Add dtype arg to the script for exporting HuggingFace models (#5716)

Guang Yang · facebook-github-bot · commit bdaad8e6807c · 2024-09-27T13:56:04.000-07:00
Summary: As titled. This will unblock delegating to XNNPACK w/ float16 and bfloat16, which provides a comparable perf data points against egear, torch.compile, and AOTI, etc.
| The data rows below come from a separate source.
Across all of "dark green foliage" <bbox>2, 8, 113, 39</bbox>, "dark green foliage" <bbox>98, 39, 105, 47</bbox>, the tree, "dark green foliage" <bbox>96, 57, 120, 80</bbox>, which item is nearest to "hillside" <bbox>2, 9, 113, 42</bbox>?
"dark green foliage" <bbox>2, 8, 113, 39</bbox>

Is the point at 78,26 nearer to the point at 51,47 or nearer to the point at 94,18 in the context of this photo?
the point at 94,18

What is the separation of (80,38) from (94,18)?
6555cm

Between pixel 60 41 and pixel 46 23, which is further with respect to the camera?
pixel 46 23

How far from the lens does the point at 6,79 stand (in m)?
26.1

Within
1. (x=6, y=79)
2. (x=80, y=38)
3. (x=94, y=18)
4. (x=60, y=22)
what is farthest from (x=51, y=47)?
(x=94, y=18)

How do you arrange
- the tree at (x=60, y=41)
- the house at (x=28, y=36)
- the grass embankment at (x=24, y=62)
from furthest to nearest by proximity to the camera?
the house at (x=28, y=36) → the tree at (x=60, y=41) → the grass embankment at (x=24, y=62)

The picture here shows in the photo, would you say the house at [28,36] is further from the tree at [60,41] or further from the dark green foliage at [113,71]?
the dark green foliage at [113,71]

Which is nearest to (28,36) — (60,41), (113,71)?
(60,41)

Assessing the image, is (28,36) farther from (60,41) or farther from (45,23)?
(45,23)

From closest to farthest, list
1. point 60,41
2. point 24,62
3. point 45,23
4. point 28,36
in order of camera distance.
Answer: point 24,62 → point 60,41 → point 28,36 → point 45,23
Pull Request resolved: #5716 Reviewed By: kirklandsign Differential Revision: D63499648 Pulled By: guangy10 fbshipit-source-id: 5a06454f8af664e6d5f469dcf63869ca7c57a6ba
diff --git a/extension/export_util/export_hf_model.py b/extension/export_util/export_hf_model.py
@@ -27,6 +27,14 @@ def main() -> None:
         default=None,
         help="a valid huggingface model repo name",
     )
+    parser.add_argument(
+        "-d",
+        "--dtype",
+        type=str,
+        choices=["float32", "float16", "bfloat16"],
+        default="float32",
+        help="specify the dtype for loading the model",
+    )
     parser.add_argument(
         "-o",
         "--output_name",
@@ -39,7 +47,8 @@ def main() -> None:
 
     # Configs to HF model
     device = "cpu"
-    dtype = torch.float32
+    # TODO: remove getattr once https://github.com/huggingface/transformers/pull/33741 is merged
+    dtype = getattr(torch, args.dtype)
     batch_size = 1
     max_length = 123
     cache_implementation = "static"